Dompet Dhuafa Gelar Diskusi Daring, Soroti Kolaborasi Kesiapsiagaan Bencana dan Peran Pemuda

Dompet Dhuafa menyelenggarakan kegiatan “Ruang Cerita Daring – Berangkat Bareng, Bangkit Bersama Untuk Kemanusiaan” pada Kamis (7/1/2026). Acara ini berfokus pada pentingnya kolaborasi multi-pihak dalam meningkatkan kesiapsiagaan bencana dan ketahanan komunitas di Indonesia.
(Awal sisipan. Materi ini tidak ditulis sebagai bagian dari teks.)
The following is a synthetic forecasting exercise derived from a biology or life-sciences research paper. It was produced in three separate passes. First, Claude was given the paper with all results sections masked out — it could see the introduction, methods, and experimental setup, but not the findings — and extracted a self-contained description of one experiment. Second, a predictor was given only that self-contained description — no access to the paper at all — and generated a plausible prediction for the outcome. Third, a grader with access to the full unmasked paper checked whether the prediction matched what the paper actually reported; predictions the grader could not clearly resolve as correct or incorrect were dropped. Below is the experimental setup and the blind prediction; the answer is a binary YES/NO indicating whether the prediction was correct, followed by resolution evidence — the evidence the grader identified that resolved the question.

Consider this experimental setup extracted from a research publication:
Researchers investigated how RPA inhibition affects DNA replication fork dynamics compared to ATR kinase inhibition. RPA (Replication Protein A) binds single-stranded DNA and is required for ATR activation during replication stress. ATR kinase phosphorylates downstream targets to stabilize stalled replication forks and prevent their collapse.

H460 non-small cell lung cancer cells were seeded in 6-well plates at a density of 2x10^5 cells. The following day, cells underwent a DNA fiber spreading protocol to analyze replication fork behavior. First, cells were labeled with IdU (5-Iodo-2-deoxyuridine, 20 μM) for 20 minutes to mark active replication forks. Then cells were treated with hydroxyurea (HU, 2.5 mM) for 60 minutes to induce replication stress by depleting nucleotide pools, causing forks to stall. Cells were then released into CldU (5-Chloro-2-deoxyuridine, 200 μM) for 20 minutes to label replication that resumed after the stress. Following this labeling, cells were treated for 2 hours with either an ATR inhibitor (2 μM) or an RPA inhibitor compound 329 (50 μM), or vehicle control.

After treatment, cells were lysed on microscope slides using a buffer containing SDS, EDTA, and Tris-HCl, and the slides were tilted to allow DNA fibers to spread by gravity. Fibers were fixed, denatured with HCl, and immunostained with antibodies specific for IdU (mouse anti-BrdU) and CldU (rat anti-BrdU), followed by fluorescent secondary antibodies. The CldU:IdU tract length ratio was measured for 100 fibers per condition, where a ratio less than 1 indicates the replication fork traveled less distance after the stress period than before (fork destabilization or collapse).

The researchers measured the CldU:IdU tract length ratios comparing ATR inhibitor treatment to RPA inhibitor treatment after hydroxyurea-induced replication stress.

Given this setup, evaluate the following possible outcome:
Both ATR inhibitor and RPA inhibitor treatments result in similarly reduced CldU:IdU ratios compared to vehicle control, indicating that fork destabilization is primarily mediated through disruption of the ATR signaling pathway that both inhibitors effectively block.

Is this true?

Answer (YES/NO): YES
Mureks mencatat bahwa upaya peningkatan kesiapsiagaan bencana memang memerlukan sinergi dari berbagai elemen, mulai dari pemimpin, pelaksana lapangan, masyarakat, hingga pemuda.
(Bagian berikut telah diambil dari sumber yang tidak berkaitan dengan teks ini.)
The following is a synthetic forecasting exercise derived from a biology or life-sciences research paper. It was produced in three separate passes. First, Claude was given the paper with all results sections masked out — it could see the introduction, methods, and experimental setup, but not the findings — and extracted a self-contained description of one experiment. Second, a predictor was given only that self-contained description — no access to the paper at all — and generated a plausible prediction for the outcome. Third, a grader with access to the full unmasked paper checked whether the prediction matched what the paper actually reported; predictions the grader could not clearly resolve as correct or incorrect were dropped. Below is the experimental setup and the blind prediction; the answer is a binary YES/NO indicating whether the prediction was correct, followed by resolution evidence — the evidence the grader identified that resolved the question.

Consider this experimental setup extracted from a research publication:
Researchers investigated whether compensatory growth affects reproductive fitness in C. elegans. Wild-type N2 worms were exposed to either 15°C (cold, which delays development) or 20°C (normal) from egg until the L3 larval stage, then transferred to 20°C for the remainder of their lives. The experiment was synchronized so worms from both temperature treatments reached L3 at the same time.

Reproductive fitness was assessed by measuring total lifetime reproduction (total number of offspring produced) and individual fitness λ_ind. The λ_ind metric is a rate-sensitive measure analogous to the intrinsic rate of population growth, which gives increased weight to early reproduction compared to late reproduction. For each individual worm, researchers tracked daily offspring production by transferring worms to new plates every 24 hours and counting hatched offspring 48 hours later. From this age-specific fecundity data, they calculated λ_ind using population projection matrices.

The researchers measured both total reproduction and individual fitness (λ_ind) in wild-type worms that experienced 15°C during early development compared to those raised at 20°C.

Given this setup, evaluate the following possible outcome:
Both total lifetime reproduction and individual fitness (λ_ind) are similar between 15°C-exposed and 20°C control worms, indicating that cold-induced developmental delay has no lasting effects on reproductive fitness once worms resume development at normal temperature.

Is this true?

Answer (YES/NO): NO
Diskusi daring ini menghadirkan tiga narasumber utama: Ahmad Lukman dari DMC Dompet Dhuafa, Dimas Dwi Pangestu selaku CEO Youth Ranger Indonesia, dan Slamet Widodo, Relawan Ambulance Dompet Dhuafa Yogyakarta. Mereka membahas mitigasi bencana dan pemberdayaan pemuda berbasis komunitas.
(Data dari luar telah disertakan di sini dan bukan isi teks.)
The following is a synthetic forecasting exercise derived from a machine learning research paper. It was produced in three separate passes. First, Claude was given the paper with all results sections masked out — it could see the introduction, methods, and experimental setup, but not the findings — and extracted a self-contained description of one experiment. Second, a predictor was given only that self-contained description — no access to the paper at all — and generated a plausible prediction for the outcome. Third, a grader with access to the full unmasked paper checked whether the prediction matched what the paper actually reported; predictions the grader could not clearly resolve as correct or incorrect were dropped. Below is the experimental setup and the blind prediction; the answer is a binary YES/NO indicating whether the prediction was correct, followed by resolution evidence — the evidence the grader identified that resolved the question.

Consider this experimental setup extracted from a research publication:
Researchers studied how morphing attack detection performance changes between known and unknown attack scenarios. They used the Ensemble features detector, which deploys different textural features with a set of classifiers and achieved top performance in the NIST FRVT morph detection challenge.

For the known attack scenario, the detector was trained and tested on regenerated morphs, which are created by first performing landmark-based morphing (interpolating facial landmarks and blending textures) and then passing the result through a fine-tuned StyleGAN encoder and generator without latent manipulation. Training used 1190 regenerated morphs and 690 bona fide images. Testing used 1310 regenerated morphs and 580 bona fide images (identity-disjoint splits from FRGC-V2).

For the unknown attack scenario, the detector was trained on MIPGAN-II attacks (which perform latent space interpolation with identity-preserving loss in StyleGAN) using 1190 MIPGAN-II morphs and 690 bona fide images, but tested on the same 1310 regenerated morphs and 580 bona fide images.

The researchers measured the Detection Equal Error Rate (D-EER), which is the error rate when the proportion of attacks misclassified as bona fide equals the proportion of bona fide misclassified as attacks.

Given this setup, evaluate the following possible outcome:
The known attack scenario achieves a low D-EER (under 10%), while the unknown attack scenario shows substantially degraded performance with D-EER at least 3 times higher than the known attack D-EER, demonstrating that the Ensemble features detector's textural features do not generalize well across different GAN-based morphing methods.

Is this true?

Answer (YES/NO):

Baca liputan informatif lainnya di Mureks. mureks.co.id

Pentingnya Kolaborasi dalam Mitigasi Bencana

Ahmad Lukman, narasumber pertama, menegaskan bahwa penentuan jalur evakuasi dan titik kumpul tidak boleh dilakukan secara sepihak. Menurutnya, seluruh pihak terkait perlu menyepakati keputusan secara kolektif agar langkah yang diambil dapat dijalankan oleh semua unsur di lapangan.

“Penentuan titik kumpul dan jalur evakuasi harus disepakati bersama. Tidak boleh hanya satu pihak, sementara masukan Dari unsur lain seperti petugas keamanan diabaikan,” ujar Lukman.

Selain perencanaan yang matang, Lukman juga menekankan pentingnya langkah praktis melalui latihan rutin. Ini termasuk simulasi evakuasi dan pelatihan pertolongan pertama. Kesiapsiagaan, menurutnya, akan lebih efektif jika dibangun secara berkelanjutan dan melibatkan masyarakat sejak tahap perencanaan.

Peran Strategis Pemuda dan Ketahanan Komunitas

Dalam kesempatan yang sama, Dimas Dwi Pangestu memaparkan peran strategis pemuda dalam membangun ketahanan sosial dan keberlanjutan komunitas. Dimas memperkenalkan komunitas Youth Ranger Indonesia, sebuah wadah pengembangan potensi pemuda yang telah hadir di 34 provinsi.

Komunitas ini berfokus pada pelatihan, pendampingan, serta penciptaan pemuda penggerak di daerah. “Anak muda Indonesia tidak pernah kekurangan potensi dan kreativitas. Yang masih kurang adalah akses dan sosok pendamping yang mampu mengarahkan potensi tersebut agar berkembang dan berdampak,” ujar Dimas.

Dimas menekankan bahwa keberhasilan sebuah program sosial tidak diukur dari besarnya acara atau jumlah peserta, melainkan dari keberlanjutan program dan partisipasi aktif masyarakat setelah kegiatan dilaksanakan. Ia juga mendorong penerapan konsep pentahelix framework, yang melibatkan lima sektor: pemerintah, akademisi, masyarakat, media, dan sektor swasta. Kerangka kerja ini penting agar program yang dijalankan tepat sasaran dan berkelanjutan.

Lebih lanjut, Dimas membagikan pengalamannya saat terjun langsung bersama Dompet Dhuafa dalam penyaluran bantuan dan pelaksanaan pendidikan darurat di Aceh. Selain distribusi logistik, tim juga melakukan trauma healing, layanan kesehatan gratis, penyediaan air bersih, serta pendampingan psikososial bagi anak-anak dan warga terdampak. Menurutnya, bantuan kebencanaan perlu dirancang berdasarkan asesmen kebutuhan agar tidak menimbulkan persoalan baru di kemudian hari.